Lynn Eagle Feather opened the rally, talking about land.
"This land is Cheyenne and North Arapahoe," she said.
Eagle Feather's son, Paul Castaway, was shot and killed by Denver police on July 12, 2015, after Eagle Feather called 911 and told them her son was suicidal and had a knife.
Security video shows Castaway running and crouching behind a wooden fence, raising a knife to his own neck, and then standing to walk toward the officers.
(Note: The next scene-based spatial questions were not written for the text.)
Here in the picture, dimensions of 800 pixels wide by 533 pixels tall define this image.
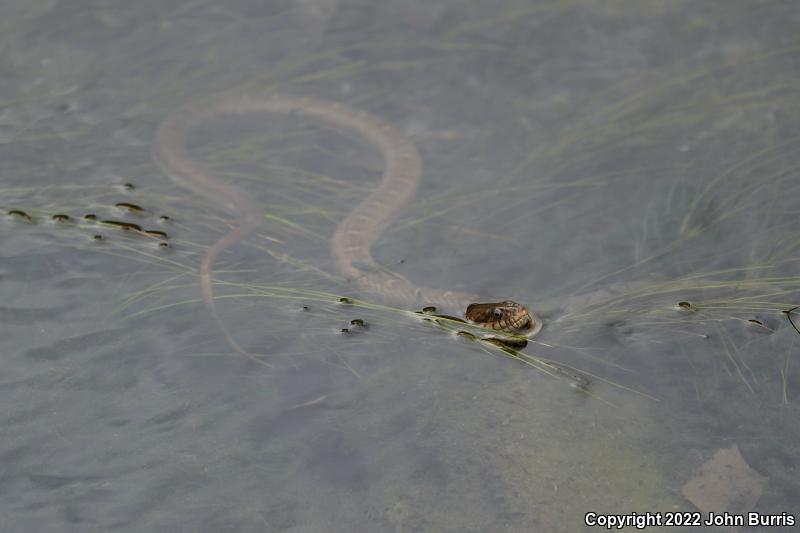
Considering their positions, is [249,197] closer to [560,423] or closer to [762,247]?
[560,423]

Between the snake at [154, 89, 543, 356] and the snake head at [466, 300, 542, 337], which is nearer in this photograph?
the snake head at [466, 300, 542, 337]

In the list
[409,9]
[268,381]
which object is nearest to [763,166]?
[409,9]

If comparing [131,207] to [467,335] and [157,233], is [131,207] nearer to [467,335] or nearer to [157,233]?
[157,233]

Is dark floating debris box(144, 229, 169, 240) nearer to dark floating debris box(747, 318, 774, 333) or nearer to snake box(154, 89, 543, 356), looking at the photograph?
snake box(154, 89, 543, 356)

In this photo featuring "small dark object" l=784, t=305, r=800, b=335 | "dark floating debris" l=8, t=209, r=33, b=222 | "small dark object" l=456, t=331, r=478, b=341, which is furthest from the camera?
"dark floating debris" l=8, t=209, r=33, b=222

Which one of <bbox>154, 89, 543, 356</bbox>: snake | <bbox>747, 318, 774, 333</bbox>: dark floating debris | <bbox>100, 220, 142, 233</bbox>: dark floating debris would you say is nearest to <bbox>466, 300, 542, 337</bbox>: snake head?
<bbox>154, 89, 543, 356</bbox>: snake

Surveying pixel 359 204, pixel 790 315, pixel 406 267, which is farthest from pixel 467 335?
pixel 790 315

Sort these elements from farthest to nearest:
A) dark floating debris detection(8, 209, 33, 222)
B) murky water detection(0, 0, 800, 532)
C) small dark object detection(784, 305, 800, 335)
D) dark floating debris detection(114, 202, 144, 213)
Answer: dark floating debris detection(114, 202, 144, 213)
dark floating debris detection(8, 209, 33, 222)
small dark object detection(784, 305, 800, 335)
murky water detection(0, 0, 800, 532)

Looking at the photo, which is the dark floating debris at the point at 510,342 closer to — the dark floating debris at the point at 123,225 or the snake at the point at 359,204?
the snake at the point at 359,204
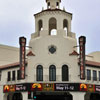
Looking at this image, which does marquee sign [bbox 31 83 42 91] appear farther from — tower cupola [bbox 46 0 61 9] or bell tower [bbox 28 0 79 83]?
tower cupola [bbox 46 0 61 9]

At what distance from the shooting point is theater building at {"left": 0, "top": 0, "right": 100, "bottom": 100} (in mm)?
34406

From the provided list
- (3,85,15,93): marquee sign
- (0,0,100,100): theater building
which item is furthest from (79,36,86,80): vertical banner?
(3,85,15,93): marquee sign

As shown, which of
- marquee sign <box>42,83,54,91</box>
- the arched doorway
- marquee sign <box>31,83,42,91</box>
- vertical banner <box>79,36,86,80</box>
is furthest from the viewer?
the arched doorway

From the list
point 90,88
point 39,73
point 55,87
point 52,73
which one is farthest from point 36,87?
point 90,88

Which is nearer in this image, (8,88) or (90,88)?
(90,88)

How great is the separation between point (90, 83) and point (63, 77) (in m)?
4.23

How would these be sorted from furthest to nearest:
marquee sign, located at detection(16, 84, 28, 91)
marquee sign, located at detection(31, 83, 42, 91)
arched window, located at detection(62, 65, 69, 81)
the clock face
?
the clock face, marquee sign, located at detection(16, 84, 28, 91), arched window, located at detection(62, 65, 69, 81), marquee sign, located at detection(31, 83, 42, 91)

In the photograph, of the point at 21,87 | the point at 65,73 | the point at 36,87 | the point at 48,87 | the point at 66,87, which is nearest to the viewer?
the point at 66,87

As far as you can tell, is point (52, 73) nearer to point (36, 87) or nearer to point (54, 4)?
point (36, 87)

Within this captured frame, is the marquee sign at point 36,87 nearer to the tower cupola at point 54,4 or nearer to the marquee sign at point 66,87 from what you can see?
the marquee sign at point 66,87

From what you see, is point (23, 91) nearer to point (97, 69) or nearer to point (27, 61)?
point (27, 61)

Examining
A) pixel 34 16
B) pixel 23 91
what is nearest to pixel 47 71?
pixel 23 91

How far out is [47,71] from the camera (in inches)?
1383

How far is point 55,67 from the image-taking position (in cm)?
3512
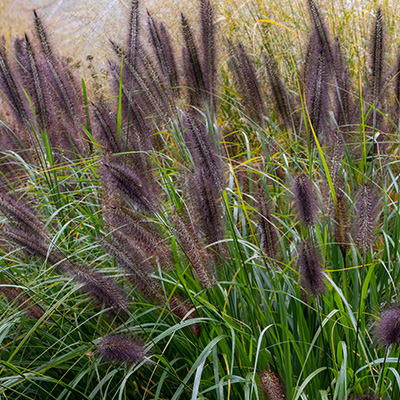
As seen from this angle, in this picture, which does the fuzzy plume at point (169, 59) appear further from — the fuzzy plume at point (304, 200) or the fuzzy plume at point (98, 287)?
the fuzzy plume at point (98, 287)

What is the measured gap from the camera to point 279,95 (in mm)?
2037

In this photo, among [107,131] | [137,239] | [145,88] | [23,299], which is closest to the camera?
[137,239]

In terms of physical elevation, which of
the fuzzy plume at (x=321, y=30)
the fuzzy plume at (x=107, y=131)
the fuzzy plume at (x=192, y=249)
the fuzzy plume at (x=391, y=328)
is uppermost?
the fuzzy plume at (x=321, y=30)

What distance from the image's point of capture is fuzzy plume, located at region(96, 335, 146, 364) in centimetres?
111

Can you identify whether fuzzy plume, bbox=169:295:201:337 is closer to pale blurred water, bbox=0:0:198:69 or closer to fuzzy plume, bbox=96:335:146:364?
fuzzy plume, bbox=96:335:146:364

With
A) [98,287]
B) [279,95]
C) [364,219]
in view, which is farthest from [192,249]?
[279,95]

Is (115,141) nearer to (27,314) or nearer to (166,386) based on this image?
(27,314)

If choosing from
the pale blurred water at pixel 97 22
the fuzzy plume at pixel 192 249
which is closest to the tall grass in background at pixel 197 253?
the fuzzy plume at pixel 192 249

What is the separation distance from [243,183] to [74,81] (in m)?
0.98

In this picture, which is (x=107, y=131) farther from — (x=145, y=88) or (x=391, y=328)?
(x=391, y=328)

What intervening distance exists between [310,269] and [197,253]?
29 centimetres

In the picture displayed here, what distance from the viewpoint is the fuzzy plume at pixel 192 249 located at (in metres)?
1.32

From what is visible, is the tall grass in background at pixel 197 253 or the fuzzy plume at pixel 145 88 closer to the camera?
the tall grass in background at pixel 197 253

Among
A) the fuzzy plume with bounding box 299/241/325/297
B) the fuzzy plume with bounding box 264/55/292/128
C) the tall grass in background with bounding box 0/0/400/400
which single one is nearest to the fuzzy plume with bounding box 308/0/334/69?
the tall grass in background with bounding box 0/0/400/400
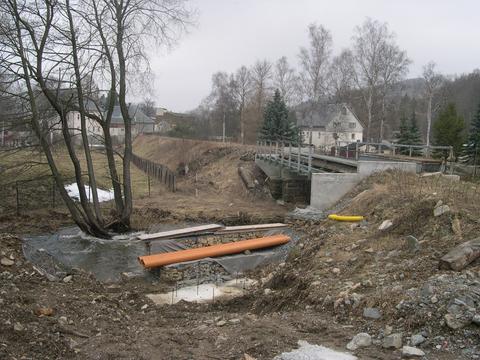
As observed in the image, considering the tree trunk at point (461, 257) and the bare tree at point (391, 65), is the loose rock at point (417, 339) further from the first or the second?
the bare tree at point (391, 65)

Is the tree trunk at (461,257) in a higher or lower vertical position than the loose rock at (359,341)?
higher

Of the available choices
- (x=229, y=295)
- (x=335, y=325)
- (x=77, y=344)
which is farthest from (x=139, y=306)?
(x=335, y=325)

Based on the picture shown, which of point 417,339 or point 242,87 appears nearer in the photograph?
point 417,339

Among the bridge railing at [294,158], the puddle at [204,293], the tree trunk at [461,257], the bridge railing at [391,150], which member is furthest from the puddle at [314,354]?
the bridge railing at [391,150]

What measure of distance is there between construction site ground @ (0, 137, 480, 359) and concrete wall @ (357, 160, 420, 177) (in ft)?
18.7

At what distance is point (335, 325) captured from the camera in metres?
6.29

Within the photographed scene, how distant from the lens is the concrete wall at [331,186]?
1927 centimetres

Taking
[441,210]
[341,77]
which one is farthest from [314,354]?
[341,77]

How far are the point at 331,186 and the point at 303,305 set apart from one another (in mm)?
12253

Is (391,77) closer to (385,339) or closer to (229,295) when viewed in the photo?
(229,295)

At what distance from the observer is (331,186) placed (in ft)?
63.5

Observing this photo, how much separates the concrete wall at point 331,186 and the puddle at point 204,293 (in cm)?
909

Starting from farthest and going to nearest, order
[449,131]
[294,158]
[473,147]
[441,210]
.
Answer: [449,131] < [473,147] < [294,158] < [441,210]

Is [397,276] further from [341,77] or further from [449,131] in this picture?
[341,77]
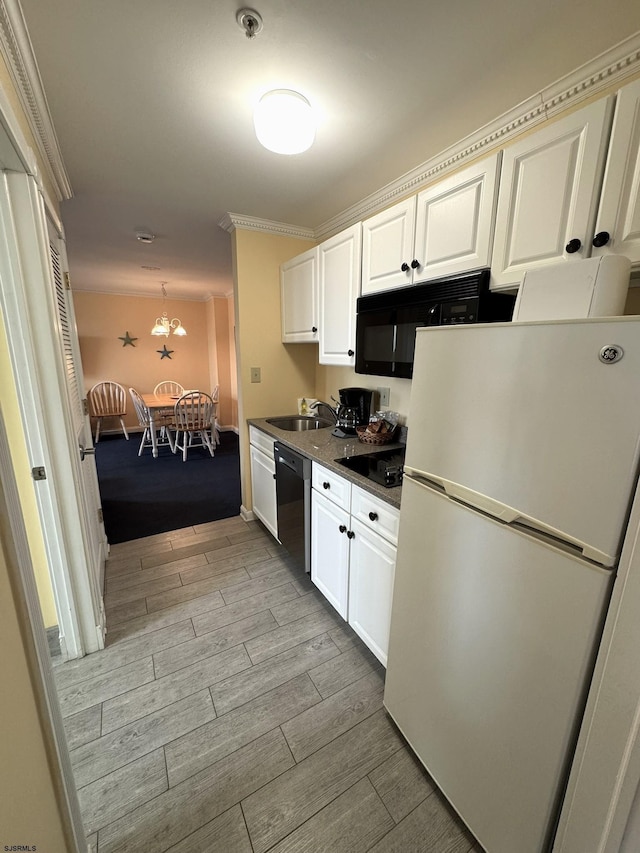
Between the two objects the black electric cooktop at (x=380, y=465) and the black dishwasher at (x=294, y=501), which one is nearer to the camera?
the black electric cooktop at (x=380, y=465)

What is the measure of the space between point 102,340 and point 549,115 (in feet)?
21.2

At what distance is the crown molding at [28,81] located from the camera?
103cm

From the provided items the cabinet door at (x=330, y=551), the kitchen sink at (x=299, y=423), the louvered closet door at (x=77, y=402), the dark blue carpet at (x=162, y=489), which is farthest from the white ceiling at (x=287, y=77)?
the dark blue carpet at (x=162, y=489)

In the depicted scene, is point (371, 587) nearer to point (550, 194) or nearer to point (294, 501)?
point (294, 501)

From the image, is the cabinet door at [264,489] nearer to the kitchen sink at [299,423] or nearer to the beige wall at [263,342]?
the beige wall at [263,342]

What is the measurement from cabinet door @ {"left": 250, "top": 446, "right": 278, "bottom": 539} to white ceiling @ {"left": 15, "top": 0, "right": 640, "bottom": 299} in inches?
71.6

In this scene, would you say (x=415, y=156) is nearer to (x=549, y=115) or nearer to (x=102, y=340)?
(x=549, y=115)

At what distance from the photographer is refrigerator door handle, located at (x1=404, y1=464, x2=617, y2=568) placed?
736 mm

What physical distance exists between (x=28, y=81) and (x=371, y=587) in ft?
7.93

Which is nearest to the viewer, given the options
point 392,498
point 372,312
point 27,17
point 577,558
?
point 577,558

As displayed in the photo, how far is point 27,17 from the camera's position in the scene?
3.41 feet

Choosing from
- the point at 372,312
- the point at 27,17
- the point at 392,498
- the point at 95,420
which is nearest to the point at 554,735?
the point at 392,498

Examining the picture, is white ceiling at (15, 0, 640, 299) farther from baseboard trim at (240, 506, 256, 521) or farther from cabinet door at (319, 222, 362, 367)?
baseboard trim at (240, 506, 256, 521)

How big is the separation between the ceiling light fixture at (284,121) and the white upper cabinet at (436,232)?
1.90 feet
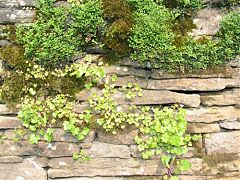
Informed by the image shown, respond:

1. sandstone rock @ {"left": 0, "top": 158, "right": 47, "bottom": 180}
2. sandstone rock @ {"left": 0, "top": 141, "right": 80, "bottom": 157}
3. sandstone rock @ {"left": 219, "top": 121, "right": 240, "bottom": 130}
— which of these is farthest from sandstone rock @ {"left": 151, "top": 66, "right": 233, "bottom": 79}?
sandstone rock @ {"left": 0, "top": 158, "right": 47, "bottom": 180}

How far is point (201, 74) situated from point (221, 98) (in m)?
0.25

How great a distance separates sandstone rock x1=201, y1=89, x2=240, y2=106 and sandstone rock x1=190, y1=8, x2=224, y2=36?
480 millimetres

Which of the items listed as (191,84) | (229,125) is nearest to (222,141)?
(229,125)

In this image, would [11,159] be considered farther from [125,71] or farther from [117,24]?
[117,24]

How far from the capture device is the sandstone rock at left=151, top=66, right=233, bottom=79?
3.21 metres

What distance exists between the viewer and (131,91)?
3.21 m

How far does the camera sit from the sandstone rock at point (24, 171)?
3293 mm

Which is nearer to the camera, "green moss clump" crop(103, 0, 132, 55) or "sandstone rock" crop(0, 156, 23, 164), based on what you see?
"green moss clump" crop(103, 0, 132, 55)

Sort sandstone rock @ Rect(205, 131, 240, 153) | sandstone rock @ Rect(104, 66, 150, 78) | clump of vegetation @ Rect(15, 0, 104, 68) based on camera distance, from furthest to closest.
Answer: sandstone rock @ Rect(205, 131, 240, 153) → sandstone rock @ Rect(104, 66, 150, 78) → clump of vegetation @ Rect(15, 0, 104, 68)

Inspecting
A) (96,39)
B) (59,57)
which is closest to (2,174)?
(59,57)

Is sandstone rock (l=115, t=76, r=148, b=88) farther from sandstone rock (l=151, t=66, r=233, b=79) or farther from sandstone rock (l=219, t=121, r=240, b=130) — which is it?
sandstone rock (l=219, t=121, r=240, b=130)

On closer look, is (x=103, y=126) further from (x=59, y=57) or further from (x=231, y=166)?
(x=231, y=166)

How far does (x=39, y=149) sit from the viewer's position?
3.27 m

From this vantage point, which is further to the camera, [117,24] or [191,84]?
[191,84]
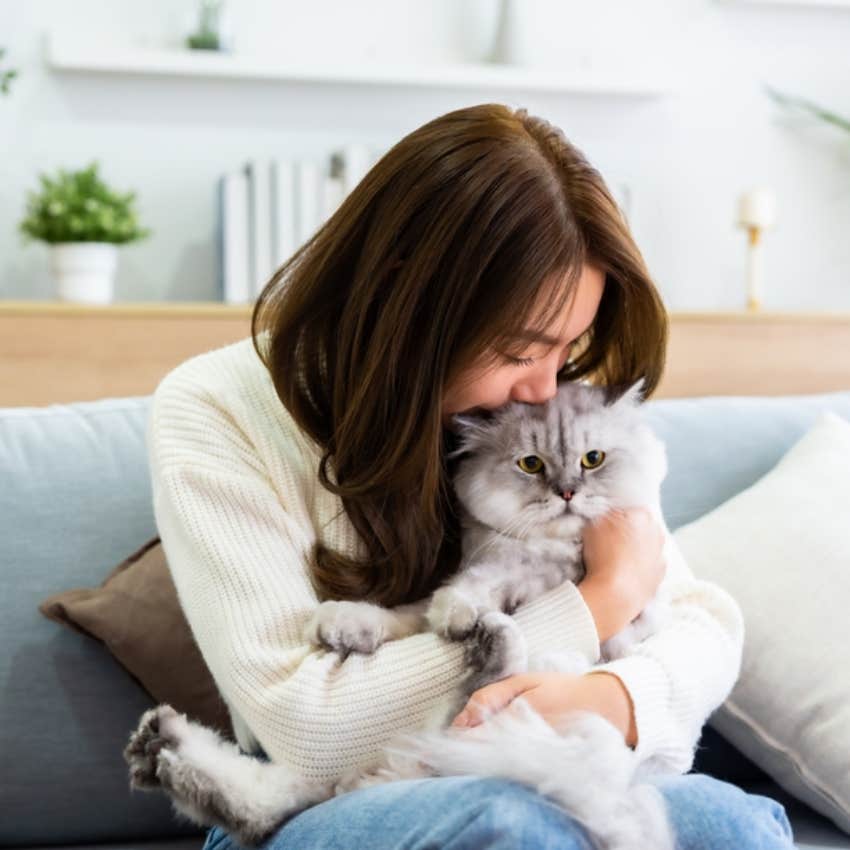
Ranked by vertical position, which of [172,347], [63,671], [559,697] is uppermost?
[559,697]

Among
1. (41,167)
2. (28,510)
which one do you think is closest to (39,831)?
(28,510)

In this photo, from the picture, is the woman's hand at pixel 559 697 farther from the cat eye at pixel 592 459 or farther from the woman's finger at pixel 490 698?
the cat eye at pixel 592 459

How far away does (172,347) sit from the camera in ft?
8.07

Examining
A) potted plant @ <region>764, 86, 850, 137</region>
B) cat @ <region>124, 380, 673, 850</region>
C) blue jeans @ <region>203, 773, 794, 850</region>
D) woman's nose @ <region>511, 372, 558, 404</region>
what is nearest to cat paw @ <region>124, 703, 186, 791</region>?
cat @ <region>124, 380, 673, 850</region>

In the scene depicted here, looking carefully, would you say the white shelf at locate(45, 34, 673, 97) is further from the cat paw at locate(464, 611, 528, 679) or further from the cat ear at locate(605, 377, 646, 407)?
the cat paw at locate(464, 611, 528, 679)

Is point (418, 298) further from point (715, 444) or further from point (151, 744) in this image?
point (715, 444)

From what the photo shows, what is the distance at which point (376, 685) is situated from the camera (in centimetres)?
119

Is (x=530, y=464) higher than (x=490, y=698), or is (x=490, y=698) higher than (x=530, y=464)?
(x=530, y=464)

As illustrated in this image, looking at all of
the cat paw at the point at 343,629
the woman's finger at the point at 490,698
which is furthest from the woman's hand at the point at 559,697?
the cat paw at the point at 343,629

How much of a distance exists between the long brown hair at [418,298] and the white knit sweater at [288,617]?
0.06 m

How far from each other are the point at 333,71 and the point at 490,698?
2.09 m

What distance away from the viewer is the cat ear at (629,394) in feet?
4.59

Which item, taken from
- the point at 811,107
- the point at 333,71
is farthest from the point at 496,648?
the point at 811,107

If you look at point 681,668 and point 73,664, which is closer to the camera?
point 681,668
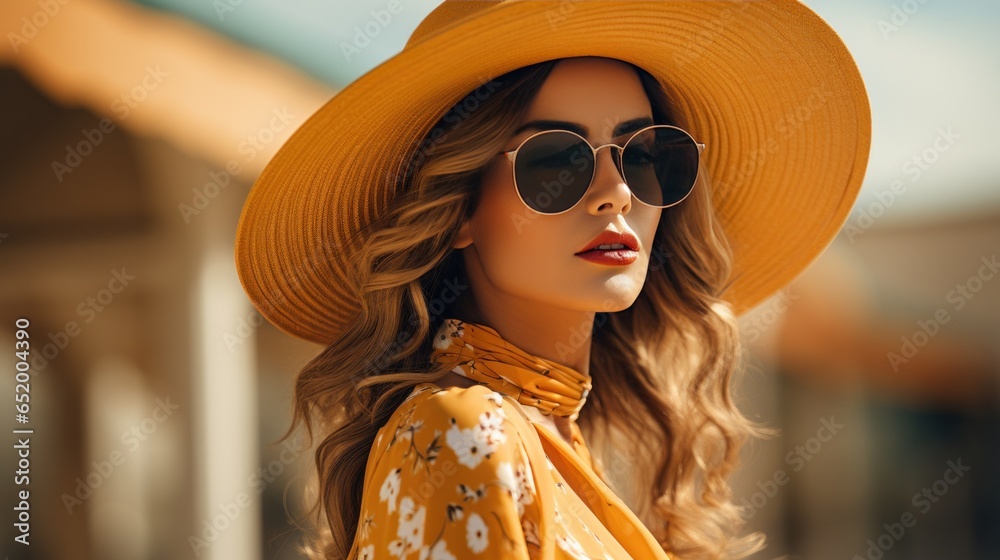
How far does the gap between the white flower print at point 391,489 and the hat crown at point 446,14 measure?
2.53 feet

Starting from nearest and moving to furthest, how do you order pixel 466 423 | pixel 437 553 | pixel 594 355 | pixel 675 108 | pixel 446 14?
pixel 437 553 → pixel 466 423 → pixel 446 14 → pixel 675 108 → pixel 594 355

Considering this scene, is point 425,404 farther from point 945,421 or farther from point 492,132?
point 945,421

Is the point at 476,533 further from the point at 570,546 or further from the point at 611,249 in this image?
the point at 611,249

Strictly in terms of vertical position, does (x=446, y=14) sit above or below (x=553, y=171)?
above

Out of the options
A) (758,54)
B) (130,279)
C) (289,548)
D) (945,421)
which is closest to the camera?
(758,54)

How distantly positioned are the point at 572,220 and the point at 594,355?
726 millimetres

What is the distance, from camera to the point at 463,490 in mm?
1423

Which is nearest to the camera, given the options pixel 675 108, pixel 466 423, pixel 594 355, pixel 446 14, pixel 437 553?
pixel 437 553

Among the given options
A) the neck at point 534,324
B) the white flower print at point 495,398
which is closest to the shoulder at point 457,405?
the white flower print at point 495,398

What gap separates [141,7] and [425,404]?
11.7 ft

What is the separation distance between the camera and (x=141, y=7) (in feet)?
14.5

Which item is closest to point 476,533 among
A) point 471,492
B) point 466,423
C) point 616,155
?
point 471,492

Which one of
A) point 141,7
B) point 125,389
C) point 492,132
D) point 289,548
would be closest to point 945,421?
point 289,548

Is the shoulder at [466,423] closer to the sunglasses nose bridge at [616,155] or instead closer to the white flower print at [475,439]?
the white flower print at [475,439]
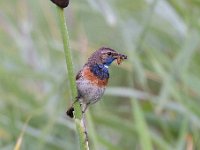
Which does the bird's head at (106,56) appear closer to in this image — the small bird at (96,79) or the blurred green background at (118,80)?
the small bird at (96,79)

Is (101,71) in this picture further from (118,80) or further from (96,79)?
(118,80)

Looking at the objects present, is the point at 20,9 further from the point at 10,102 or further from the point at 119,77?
the point at 10,102

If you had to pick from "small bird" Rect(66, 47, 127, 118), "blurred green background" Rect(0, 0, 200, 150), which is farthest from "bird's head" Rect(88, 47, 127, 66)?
"blurred green background" Rect(0, 0, 200, 150)

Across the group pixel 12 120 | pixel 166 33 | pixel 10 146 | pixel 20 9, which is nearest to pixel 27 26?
pixel 20 9

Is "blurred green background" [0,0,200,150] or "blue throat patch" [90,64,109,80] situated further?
"blurred green background" [0,0,200,150]

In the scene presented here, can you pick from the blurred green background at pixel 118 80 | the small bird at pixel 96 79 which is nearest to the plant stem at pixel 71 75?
the small bird at pixel 96 79

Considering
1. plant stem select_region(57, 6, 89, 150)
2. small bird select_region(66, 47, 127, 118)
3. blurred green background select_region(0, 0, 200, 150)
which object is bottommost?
plant stem select_region(57, 6, 89, 150)

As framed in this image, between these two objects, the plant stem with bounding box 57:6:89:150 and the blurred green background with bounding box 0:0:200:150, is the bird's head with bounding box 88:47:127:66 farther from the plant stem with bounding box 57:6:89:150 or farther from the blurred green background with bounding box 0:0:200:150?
the blurred green background with bounding box 0:0:200:150

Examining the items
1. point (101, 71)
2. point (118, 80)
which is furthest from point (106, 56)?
point (118, 80)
As he advances, the officers back up slowly, until Castaway is only a few feet away.
One of the officers fired at Castaway.
The DA determined the shooting was was justified, but Eagle Feather took issue with that.
"My son needed help," she said. "He didn't need to be killed by you people."
State Representative Leslie Herod, D-Denver, reminded rally participants that Colorado has ended qualified immunity for law enforcement.
"We're going to make sure that we hold every single law enforcement officer accountable when they do harm to someone in our community," she said.
Rep. Jame Coleman, D-Denver, said it's not enough to get a bill passed.
"Next time one of your elected officials tell you they got a bill passed, ask them how it's doing. Ask them if it's being enforced," he said.
Candice Bailey, a friend of the McClain family, talked about the names on two scrolls which were unfolded and placed on the ground during the rally.
She said it's hard to look at the names, "but we must remember not only the names that are here, but the names we will never, ever know and will never be able to say," she said. "People who were killed, and it was swept under the carpet."
Bailey also said it's time to recognize that motherhood has stepped in to reclaim the planet.
She had some words of wisdom for white women who are part of that motherhood group.
"White women, you are the nurturer of white supremacy," she said. "I expect you to get up and educate your children. When your white husband feels that something is appropriate and you know it is not, you shut him down."
She also had words of wisdom for black women in that group.
"Stop your children from killing their brother, that looks the same," she said. "Stop your sons from hitting their women. You stop everything that kills us, and I mean now, inside of your households."
Nearly every speaker noted the long struggle for true equality and against racism.
While many in America may have forgotten George Floyd, Breonna Taylor and Elijah McClain, they said "we have not."
Stephany Rose Spaulding said, "just like COVID-19 has changed our lives, this fight will continue to change our lives."